Action item: Starting at the line with "Wide-mouthed glass bowl" and going on through the line with "Most Popular Teaching", reproduce each line in the records below exactly and nothing more.

Exercise inputs:
■ ■ ■ ■ ■
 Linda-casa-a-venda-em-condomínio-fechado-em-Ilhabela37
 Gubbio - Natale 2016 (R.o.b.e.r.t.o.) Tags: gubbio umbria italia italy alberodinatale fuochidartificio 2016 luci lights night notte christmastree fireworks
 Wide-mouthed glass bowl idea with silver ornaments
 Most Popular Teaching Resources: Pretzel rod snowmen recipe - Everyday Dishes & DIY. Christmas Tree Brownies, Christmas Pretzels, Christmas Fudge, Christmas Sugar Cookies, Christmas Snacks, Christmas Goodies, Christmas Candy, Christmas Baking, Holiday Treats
■ ■ ■ ■ ■
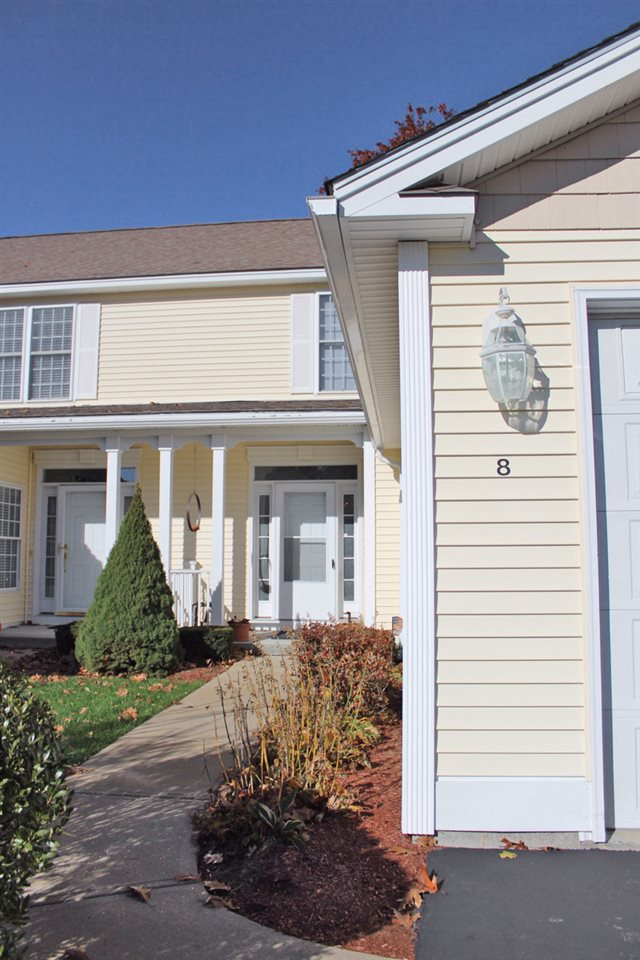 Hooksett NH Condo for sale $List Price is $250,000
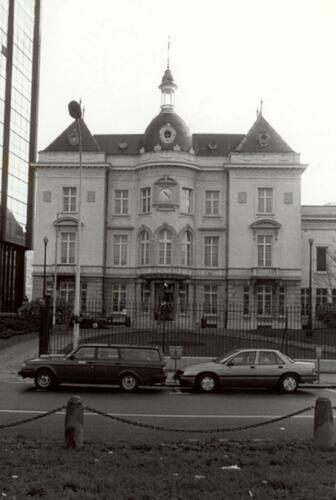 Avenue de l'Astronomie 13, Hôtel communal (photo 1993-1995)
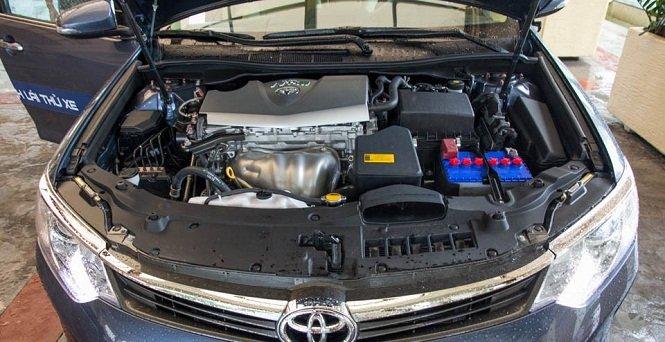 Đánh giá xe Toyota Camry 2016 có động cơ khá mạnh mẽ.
■ ■ ■ ■ ■
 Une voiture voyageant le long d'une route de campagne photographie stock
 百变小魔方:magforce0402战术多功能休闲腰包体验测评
■ ■ ■ ■ ■
Output of the exercise:
 Wide-mouthed glass bowl idea with silver ornaments
 Most Popular Teaching Resources: Pretzel rod snowmen recipe - Everyday Dishes & DIY. Christmas Tree Brownies, Christmas Pretzels, Christmas Fudge, Christmas Sugar Cookies, Christmas Snacks, Christmas Goodies, Christmas Candy, Christmas Baking, Holiday Treats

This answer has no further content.